Hi everyone. I'm back and happy to be back. I missed math. Anyways, I am taking a college Algebra class as it has been a while, and I definitely want to make sure I have a good foundation for higher maths. But, I have a conundrum. The teacher today gave this example that I thought I had solved correctly, but I did it differently. I'm going to post how I solved it and how the teacher solved it.

My Way:

Homework Statement

$$-9^{-3/2}$$

Homework Equations

--

The Attempt at a Solution

$$-9^{-3/2}$$
$$=-(\frac{1}{9^3})^{1/2}$$
$$=-(\frac{1}{729})^{1/2}$$
$$=-(\frac{1}{27})$$ ^^
$$=±\frac{1}{27}$$

By convention, $x^{1/2}$ and $\sqrt{x}$ both mean the positive root.
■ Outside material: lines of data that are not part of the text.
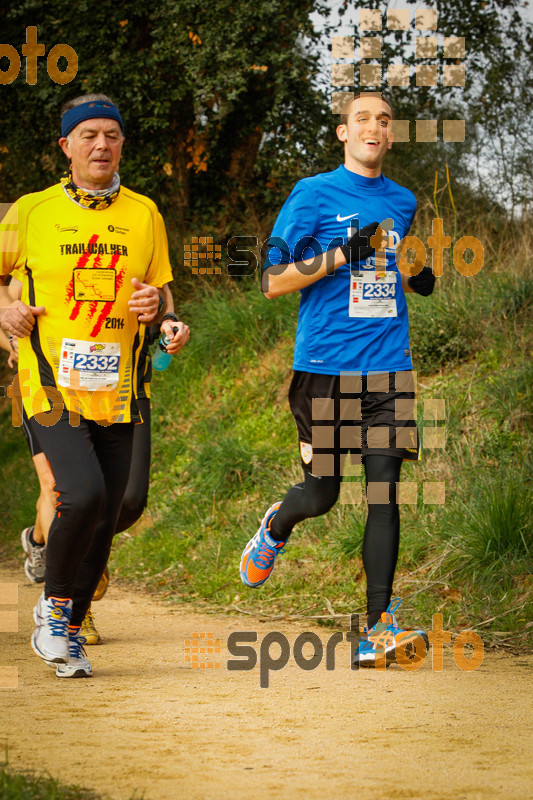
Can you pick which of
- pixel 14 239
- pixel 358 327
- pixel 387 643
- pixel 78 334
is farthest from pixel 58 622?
pixel 358 327

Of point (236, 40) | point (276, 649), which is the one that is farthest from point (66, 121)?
point (236, 40)

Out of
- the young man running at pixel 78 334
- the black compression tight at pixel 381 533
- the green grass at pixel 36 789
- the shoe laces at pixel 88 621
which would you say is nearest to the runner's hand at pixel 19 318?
the young man running at pixel 78 334

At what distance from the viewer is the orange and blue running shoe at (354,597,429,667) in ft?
15.1

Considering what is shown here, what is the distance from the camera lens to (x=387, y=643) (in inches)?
182

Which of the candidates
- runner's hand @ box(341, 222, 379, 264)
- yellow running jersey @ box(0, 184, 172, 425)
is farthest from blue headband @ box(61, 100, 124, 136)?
runner's hand @ box(341, 222, 379, 264)

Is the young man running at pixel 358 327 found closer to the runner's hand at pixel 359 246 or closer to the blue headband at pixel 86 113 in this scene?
the runner's hand at pixel 359 246

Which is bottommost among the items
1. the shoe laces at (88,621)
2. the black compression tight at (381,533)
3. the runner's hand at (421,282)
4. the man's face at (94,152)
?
the shoe laces at (88,621)

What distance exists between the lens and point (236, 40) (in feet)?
35.0

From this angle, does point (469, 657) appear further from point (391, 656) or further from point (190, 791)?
point (190, 791)

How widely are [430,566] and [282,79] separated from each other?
6.65 m

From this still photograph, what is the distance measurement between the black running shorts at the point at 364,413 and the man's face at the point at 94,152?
1.35m

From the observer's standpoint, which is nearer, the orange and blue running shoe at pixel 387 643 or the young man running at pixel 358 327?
the orange and blue running shoe at pixel 387 643

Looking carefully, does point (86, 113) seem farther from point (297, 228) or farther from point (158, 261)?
point (297, 228)

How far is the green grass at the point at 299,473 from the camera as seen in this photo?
597 cm
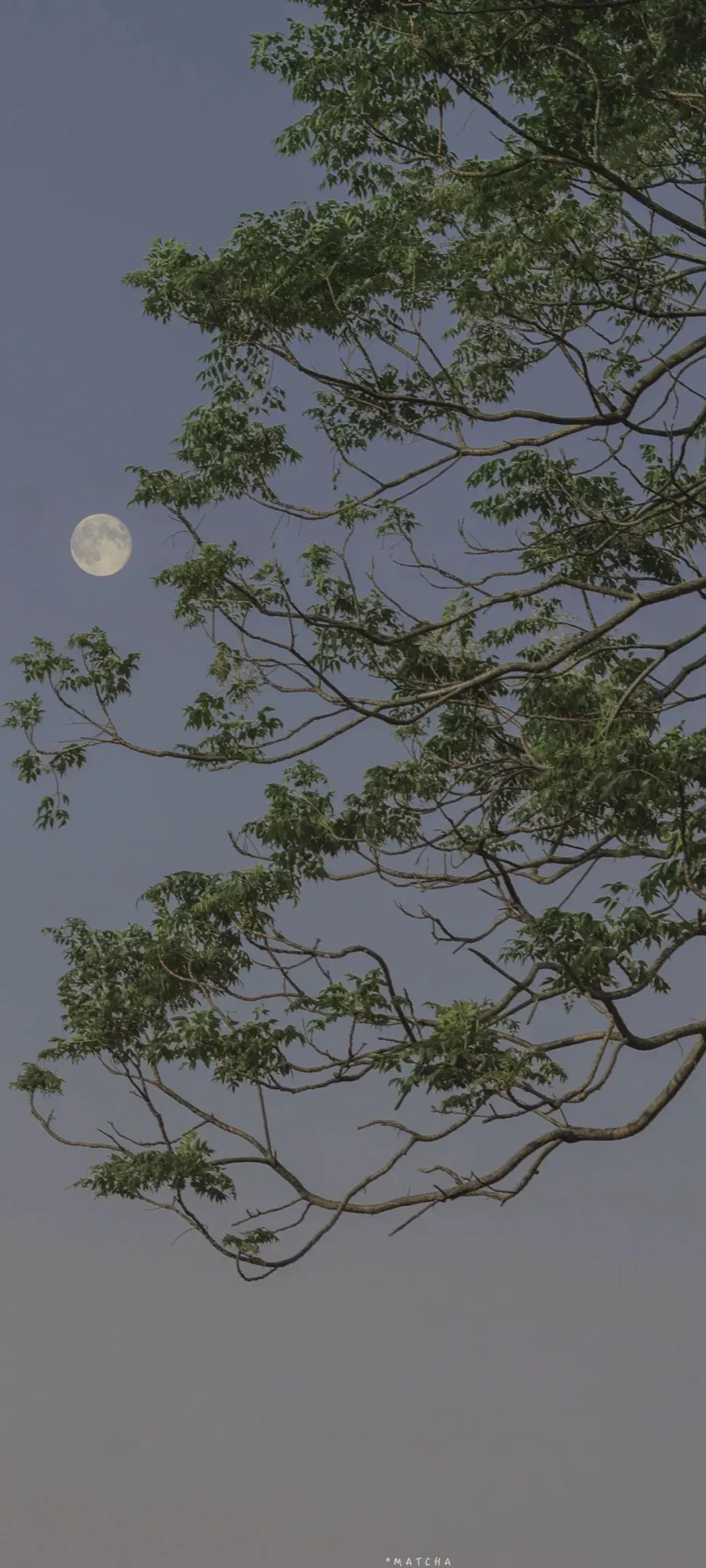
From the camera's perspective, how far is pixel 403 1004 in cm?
825

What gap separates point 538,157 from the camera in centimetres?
603

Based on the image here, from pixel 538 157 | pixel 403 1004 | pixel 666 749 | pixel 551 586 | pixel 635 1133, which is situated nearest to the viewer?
pixel 538 157

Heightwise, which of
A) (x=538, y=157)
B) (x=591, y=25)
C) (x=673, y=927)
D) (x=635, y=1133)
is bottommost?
(x=635, y=1133)

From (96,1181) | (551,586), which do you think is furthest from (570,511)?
(96,1181)

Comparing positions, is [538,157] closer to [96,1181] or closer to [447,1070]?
[447,1070]

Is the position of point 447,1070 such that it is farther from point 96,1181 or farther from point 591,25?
point 591,25

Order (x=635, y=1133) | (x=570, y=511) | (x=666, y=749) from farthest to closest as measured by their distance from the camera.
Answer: (x=570, y=511) < (x=635, y=1133) < (x=666, y=749)

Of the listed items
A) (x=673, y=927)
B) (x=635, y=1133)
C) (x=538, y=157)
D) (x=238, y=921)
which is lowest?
(x=635, y=1133)

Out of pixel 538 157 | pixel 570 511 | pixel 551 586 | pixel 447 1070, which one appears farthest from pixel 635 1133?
pixel 538 157

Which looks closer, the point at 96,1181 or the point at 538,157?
the point at 538,157

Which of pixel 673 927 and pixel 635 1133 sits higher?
pixel 673 927

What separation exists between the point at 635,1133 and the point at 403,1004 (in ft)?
4.65

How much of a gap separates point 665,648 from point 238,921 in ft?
9.82

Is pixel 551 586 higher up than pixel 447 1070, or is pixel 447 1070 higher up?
pixel 551 586
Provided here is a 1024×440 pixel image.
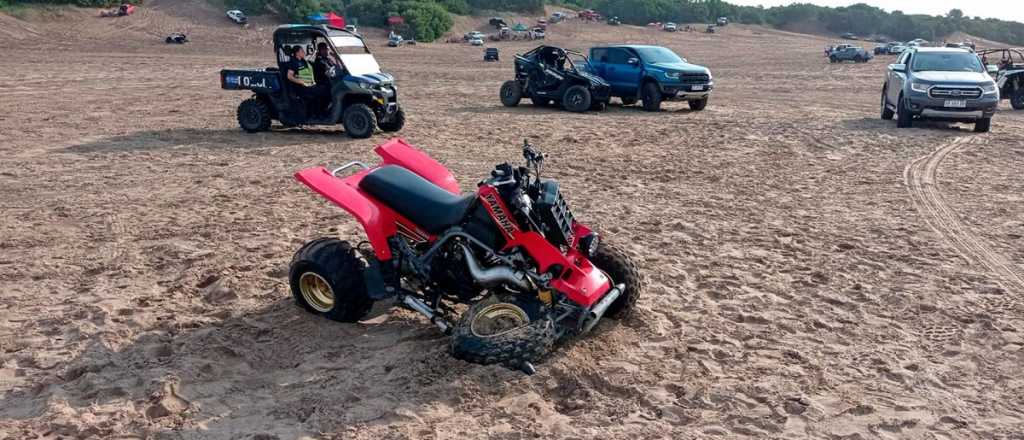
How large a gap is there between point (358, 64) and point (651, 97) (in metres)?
7.32

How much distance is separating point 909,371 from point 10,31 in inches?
1724

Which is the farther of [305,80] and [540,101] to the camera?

Hence $-9^{-3/2} = -(9^{-3/2}) = -(3^{-3}) = -\frac{1}{27}$.

 

[BiGyElLoWhAt]

I agree with pasmith, but if your teacher had the plus-minus, then the probably are using the more technical definition: $\sqrt{9} = \pm 3$

 

[pasmith]

I agree with pasmith, but if your teacher had the plus-minus, then the probably are using the more technical definition: $\sqrt{9} = \pm 3$

No, it just indicates that the teacher is unaware of the technical definition, which is $\sqrt{x} \geq 0$.

The set of numbers $x$ such that $x^2 = 9$ is $\{-3,3\}$ for which $x = \pm 3$ is an abbreviation. But $\sqrt{9} = 3$.

 

[BiGyElLoWhAt]

What you did is fine, the only thing I want to point out is $(-9)^{-3/2}$ ,which is what your original problem looks like, is completely different from $-(9)^{-3/2}$ which is how you treated the problem.

The first solution is imaginary while the second has the real solutions that both you and your teacher arrived at.

 

[pasmith]

What you did is fine, the only thing I want to point out is $(-9)^{-3/2}$ ,which is what your original problem looks like, is completely different from $-(9)^{-3/2}$ which is how you treated the problem.

By convention, $-a^b$ means $-(a^b)$. If you want $(-a)^b$ you need the brackets.

 

[BiGyElLoWhAt]

No, it just indicates that the teacher is unaware of the technical definition, which is $\sqrt{x} \geq 0$.

The set of numbers $x$ such that $x^2 = 9$ is $\{-3,3\}$ for which $x = \pm 3$ is an abbreviation. But $\sqrt{9} = 3$.

Hmmm... I see what you're saying, (see my post about imaginary solutions) but in what I'm assuming is the context of class (please OP, correct me if I'm wrong because I very well may be)

$\sqrt{9} = x$
Solve for x as follows:
$\sqrt{9}^2=x^2$
$9 = x^2$
$0= x^2 -9$
$0 = (x+3)(x-3)$
∴
$x= \pm 3$

 

[BiGyElLoWhAt]

By convention, $-a^b$ means $-(a^b)$. If you want $(-a)^b$ you need the brackets.

OK well I'm not going to argue over convention. I just always tend to over use brackets for clarity, soo...

I bid you adieu

 

[jbunniii]

Hmmm... I see what you're saying, (see my post about imaginary solutions) but in what I'm assuming is the context of class (please OP, correct me if I'm wrong because I very well may be)

$\sqrt{9} = x$
Solve for x as follows:
$\sqrt{9}^2=x^2$

The first line implies the second, but not vice versa.

Using the same logic, I could say: $x = 1$, therefore $x^2 = 1$, therefore $x^2 - 1 = 0$, therefore $(x-1)(x+1) = 0$, therefore $x=1$ or $x=-1$. Which is of course true: one of $x=1$ and $x=-1$ is true, but only one ($x=1$).